Es cierto que han pasado los tiempos de la rosa de fuego, aquellos en los que era verosímil oír a las autoridades civiles de la época que "en Barcelona no hacía falta preparar la insurrección, porque siempre está preparada". Eran los años del pistolerismo amarillo, del anarquismo, violento, mesiánico, revolucionario congénito a una estructura de la propiedad de los medios de producción que excitaba el individualismo y la atomización de las relaciones laborales. Pero, de esa Barcelona inquietante de principios de siglo ha pervivido un anarquismo residual, fuertemente teñido de simple bandolerismo en muchos casos, que hay que distinguir claramente de lo que resta del anarquismo oficial, encarnado en una fuerza sindical perfectamente respetable. Es un anarquismo sumergido, un tanto perdulario, cuyos flecos se mueven dentro del terreno de una u otra delincuencia, llámesele o no política.

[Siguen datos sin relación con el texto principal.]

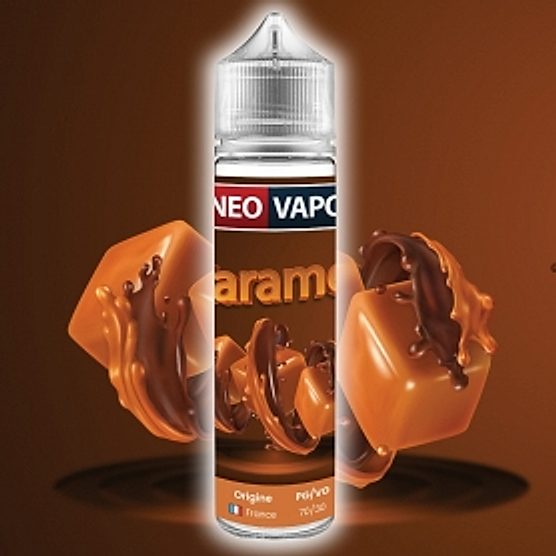 E-liquide Caramel 50ml E-liquide Caramel 50ml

De otro lado, parece como si la incapacidad de respuesta de las autoridades, ante el lógico encadenamiento de interrogantes que se plantea la ciudadanía, fuera el detonante más adecuado para excitar zonas especialmente sombrías de la imaginación. La falta de información, no ya a las pocas horas de ocurridos sucesos como los de la calle del Cinca, sino años después de una catástrofe como la de la calle del Capitán Arenas, contribuyen a espesar un clima de inseguridad y bulo amplificado. Para muestra basta un botón. Horas más tarde de la explosión del miércoles, en la que murieron tres personas, se especulaba con que la causa del siniestro podía ser la detonación de una caldera, y los servicios del ayuntamiento no podían determinar si tan siquiera había un aparato de esas características en el inmueble. Hace unas semanas estallaron tres petardos en Barcelona y, si bien uno de ellos fue reclamado por la organización terrorista Terra Lliure, los otros dos siguen siendo, a estas alturas, de padre desconocido.
El que esa violencia residual, espontaneísta y recóndita, sea apenas comparable en su concisa amplitud a la que siembra el terror en el País Vasco, no debe hacemos perder de vista la gravedad de unos hechos fantasmagóricamente repetidos en los últimos años. Al margen de los circuitos reconocidos de la violencia política, existe un poso crepuscular casi de salto atrás que nos vincula a tiempos pretéritos. Aquellos de la propaganda por el hecho. No todo el pasado ha muerto todavía.